The most striking move came from mid-cap Coforge, which acquired Encora, an AI-native firm with deep strengths across AI-driven engineering underlaid by cloud and data. The combined entity is expected to generate $2.5 billion in revenue by FY27, with approximately $2 billion derived specifically from AI-led engineering, cloud, and data services.

What Is Driving the Surge in M&A

The answer, according to analysts, is two pressures converging at once. The Indian IT sector slowed sharply to less than 4 percent in FY24 and has remained in the 4-6 percent range since, pushing firms toward inorganic options.
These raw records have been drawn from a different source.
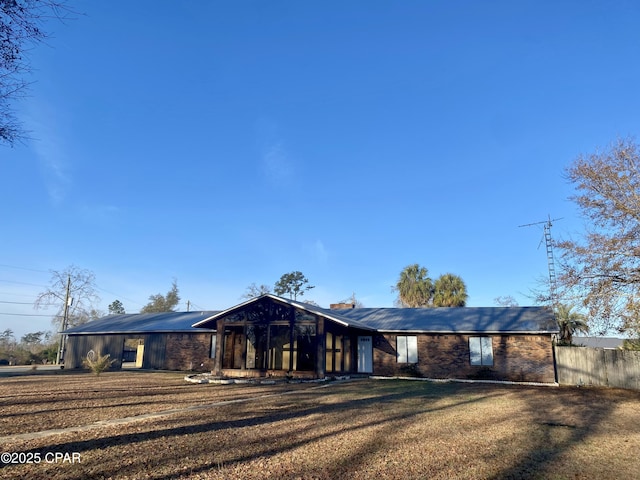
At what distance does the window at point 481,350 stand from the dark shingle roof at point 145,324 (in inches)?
674

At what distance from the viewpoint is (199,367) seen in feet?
92.9

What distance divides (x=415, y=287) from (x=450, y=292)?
11.5 feet

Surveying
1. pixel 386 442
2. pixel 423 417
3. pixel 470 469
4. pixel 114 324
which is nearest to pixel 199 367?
pixel 114 324

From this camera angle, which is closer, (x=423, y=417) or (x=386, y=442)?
(x=386, y=442)

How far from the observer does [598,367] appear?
21.1m

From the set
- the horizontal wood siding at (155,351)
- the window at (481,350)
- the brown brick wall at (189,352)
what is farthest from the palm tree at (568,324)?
the horizontal wood siding at (155,351)

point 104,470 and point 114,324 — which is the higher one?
point 114,324

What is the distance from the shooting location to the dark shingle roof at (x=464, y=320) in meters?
22.6

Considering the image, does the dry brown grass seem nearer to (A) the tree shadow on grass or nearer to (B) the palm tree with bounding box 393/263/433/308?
(A) the tree shadow on grass

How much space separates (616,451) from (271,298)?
1628 cm

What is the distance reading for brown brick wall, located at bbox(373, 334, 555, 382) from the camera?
22047 mm

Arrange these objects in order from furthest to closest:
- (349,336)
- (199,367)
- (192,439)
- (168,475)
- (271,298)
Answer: (199,367)
(349,336)
(271,298)
(192,439)
(168,475)

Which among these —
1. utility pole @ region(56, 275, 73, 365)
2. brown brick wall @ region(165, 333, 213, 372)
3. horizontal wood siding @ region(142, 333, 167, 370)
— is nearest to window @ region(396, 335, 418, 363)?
brown brick wall @ region(165, 333, 213, 372)

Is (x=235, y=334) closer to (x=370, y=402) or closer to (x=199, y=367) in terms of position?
(x=199, y=367)
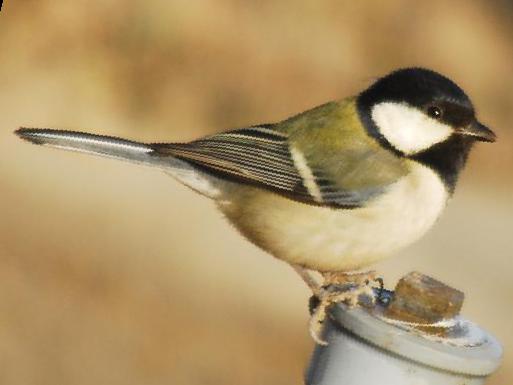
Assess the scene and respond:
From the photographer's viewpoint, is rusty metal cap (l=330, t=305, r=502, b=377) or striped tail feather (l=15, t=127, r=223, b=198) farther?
striped tail feather (l=15, t=127, r=223, b=198)

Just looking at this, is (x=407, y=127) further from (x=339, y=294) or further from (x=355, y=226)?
(x=339, y=294)

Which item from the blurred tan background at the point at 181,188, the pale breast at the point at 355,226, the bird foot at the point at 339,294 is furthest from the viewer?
the blurred tan background at the point at 181,188

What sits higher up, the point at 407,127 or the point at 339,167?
the point at 407,127

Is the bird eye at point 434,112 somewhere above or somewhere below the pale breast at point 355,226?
above

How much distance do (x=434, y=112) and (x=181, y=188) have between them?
11.4 ft

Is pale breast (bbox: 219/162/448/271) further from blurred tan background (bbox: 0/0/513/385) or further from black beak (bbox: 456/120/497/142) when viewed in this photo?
blurred tan background (bbox: 0/0/513/385)

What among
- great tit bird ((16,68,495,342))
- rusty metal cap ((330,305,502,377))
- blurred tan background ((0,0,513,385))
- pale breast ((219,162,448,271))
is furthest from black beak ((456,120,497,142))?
rusty metal cap ((330,305,502,377))

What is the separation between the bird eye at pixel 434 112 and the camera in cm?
215

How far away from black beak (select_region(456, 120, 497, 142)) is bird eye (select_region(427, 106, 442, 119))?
0.23ft

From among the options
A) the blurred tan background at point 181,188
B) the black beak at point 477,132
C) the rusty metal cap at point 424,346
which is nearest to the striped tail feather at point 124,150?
the blurred tan background at point 181,188

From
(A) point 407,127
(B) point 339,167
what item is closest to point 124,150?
(B) point 339,167

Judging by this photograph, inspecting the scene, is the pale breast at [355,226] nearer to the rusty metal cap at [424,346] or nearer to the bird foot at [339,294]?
the bird foot at [339,294]

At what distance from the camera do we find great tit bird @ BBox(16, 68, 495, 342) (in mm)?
2145

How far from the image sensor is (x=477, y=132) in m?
2.17
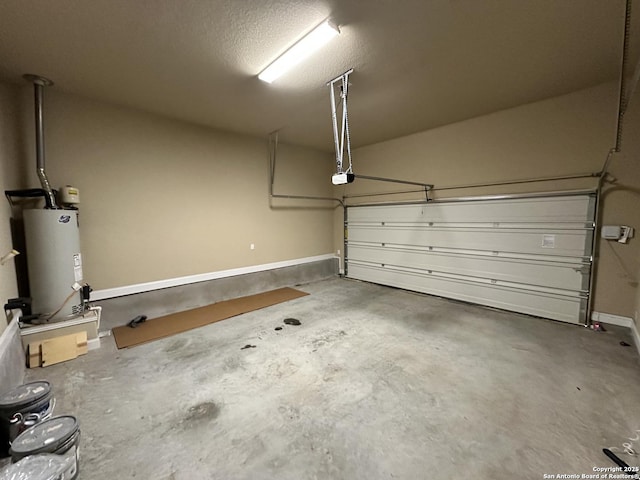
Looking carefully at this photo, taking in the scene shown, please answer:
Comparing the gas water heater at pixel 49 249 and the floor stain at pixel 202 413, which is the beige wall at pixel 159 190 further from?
the floor stain at pixel 202 413

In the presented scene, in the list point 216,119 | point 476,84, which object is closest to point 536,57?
point 476,84

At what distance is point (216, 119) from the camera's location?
161 inches

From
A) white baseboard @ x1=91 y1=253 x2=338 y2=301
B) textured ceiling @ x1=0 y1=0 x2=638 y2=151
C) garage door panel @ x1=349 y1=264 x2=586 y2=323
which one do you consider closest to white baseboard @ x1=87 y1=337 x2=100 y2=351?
white baseboard @ x1=91 y1=253 x2=338 y2=301

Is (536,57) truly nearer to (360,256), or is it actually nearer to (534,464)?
(534,464)

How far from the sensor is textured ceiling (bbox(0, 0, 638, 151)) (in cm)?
197

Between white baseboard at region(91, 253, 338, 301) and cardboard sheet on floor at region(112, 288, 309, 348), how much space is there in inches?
18.0

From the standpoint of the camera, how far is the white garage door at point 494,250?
3.49 meters

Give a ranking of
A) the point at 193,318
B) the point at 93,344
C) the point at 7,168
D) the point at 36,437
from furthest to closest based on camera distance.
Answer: the point at 193,318 → the point at 93,344 → the point at 7,168 → the point at 36,437

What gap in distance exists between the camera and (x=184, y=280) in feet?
13.9

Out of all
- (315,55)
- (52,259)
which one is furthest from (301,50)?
(52,259)

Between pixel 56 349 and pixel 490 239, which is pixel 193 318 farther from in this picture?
pixel 490 239

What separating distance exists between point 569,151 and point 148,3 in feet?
16.0

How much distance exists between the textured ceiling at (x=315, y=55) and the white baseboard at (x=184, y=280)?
2.54 m

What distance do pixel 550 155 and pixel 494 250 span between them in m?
1.51
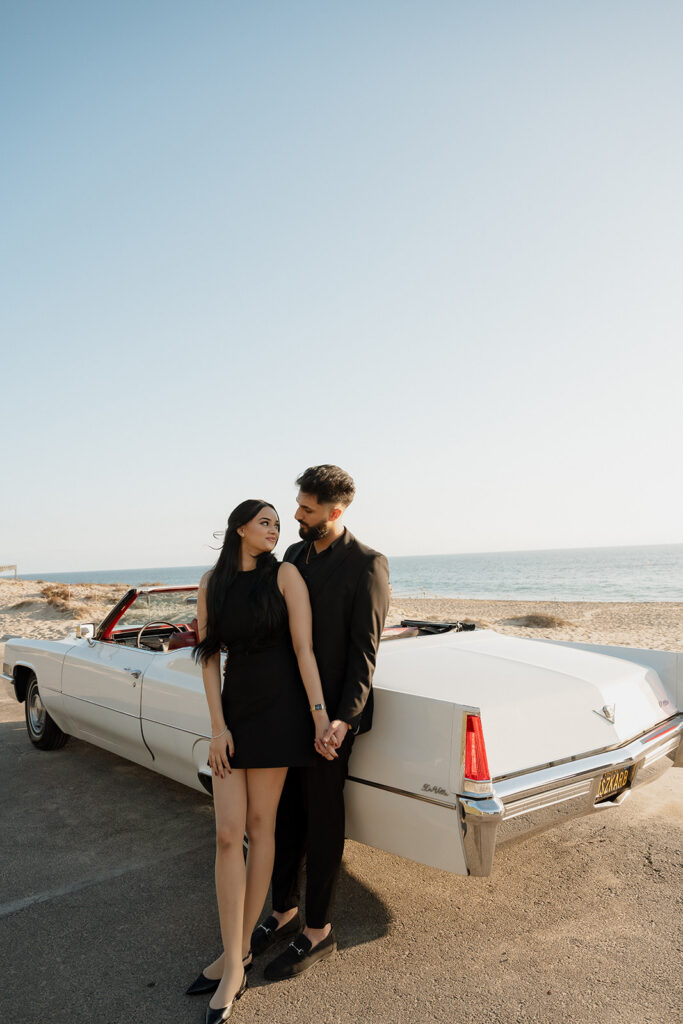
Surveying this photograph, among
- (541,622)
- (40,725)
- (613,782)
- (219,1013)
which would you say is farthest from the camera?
(541,622)

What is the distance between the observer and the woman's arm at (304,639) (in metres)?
2.61

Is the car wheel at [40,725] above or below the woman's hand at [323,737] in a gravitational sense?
below

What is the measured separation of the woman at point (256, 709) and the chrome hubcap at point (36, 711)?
3460 millimetres

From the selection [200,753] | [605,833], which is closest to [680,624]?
[605,833]

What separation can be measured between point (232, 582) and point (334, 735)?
70 cm

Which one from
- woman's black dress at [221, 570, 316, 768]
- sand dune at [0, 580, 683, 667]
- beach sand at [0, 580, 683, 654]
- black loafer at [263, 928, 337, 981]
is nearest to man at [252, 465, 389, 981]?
black loafer at [263, 928, 337, 981]

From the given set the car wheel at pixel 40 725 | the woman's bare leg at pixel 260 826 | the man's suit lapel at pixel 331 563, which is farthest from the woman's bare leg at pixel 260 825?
the car wheel at pixel 40 725

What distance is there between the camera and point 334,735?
2.57 m

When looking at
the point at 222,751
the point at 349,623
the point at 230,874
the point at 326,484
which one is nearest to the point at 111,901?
the point at 230,874

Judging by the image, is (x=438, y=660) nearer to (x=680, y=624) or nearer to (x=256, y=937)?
(x=256, y=937)

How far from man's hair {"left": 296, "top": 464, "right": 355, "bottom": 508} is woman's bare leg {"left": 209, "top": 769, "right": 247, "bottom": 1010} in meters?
1.10

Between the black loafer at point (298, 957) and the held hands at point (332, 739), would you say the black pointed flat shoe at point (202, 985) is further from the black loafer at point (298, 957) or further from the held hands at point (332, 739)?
the held hands at point (332, 739)

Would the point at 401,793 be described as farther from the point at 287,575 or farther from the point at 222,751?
the point at 287,575

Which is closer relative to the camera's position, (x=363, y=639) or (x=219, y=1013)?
(x=219, y=1013)
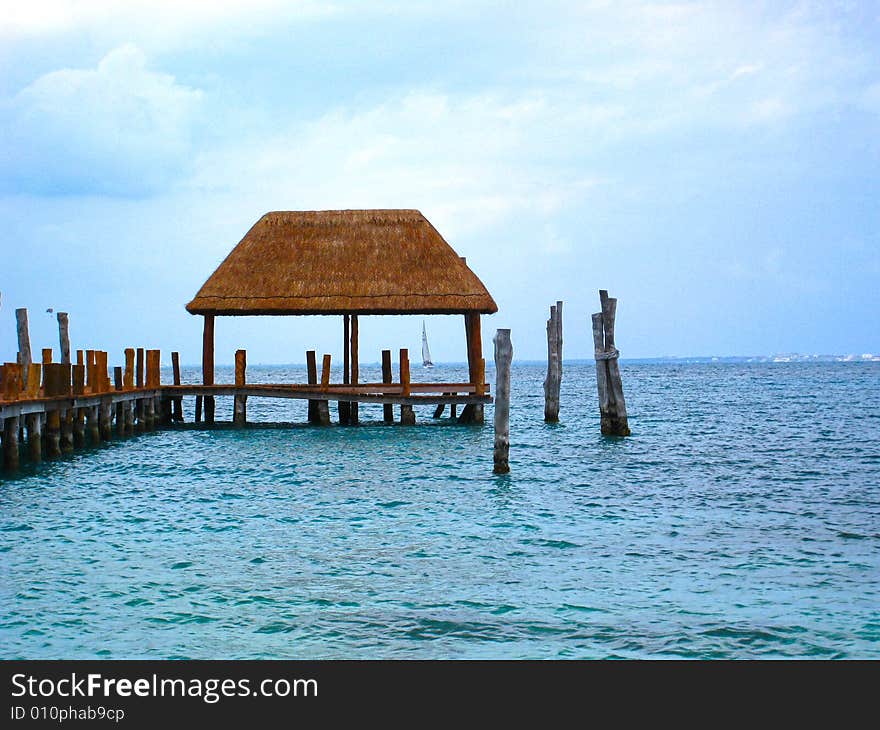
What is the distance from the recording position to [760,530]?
1402cm

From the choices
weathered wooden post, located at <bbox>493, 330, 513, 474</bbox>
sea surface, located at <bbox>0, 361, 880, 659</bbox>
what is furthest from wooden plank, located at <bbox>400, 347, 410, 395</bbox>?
weathered wooden post, located at <bbox>493, 330, 513, 474</bbox>

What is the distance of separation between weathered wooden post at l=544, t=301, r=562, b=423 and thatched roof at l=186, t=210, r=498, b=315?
10.2ft

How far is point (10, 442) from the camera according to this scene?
749 inches

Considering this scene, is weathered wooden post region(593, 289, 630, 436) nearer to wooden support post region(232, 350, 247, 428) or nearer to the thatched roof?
the thatched roof

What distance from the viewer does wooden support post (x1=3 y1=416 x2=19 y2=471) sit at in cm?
1889

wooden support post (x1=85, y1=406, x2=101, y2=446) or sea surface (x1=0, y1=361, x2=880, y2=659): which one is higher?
wooden support post (x1=85, y1=406, x2=101, y2=446)

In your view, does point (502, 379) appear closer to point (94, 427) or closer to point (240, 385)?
point (94, 427)

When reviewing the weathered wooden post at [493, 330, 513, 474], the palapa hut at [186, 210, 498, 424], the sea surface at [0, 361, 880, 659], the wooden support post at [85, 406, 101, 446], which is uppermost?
the palapa hut at [186, 210, 498, 424]

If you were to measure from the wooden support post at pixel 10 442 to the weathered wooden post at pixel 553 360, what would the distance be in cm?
1454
At the same time, the rise of generative AI has created an urgent capability gap: clients are asking fewer questions about how many engineers a firm can deploy and more questions about what proprietary platforms and AI tools it brings to the table.

Rajesh Ranjan, Managing Partner at Everest Group, frames the dynamic precisely. Weak growth is the trigger, he says, but capability gaps are the driver. Trilegal's Abhishek Guha puts it similarly. "It is a combination of both to some extent. Some firms are looking to prioritize acquisitions that enhance capabilities in generative AI, data analytics, and cloud services to remain competitive. Others are looking at strategic acquisitions to cover AI's revenue impact."

A Structural Reset in Capital Allocation

According to Shubham Rathore at Gartner, Indian IT services M&A is experiencing an early-stage structural revival. We expect this elevated M&A activity to persist through 2026 as firms continuously reposition their portfolios to compete in an AI-first market.

Investor Takeaway

Investors should consider the potential for increased M&A activity in the Indian IT sector as a response to slowing growth.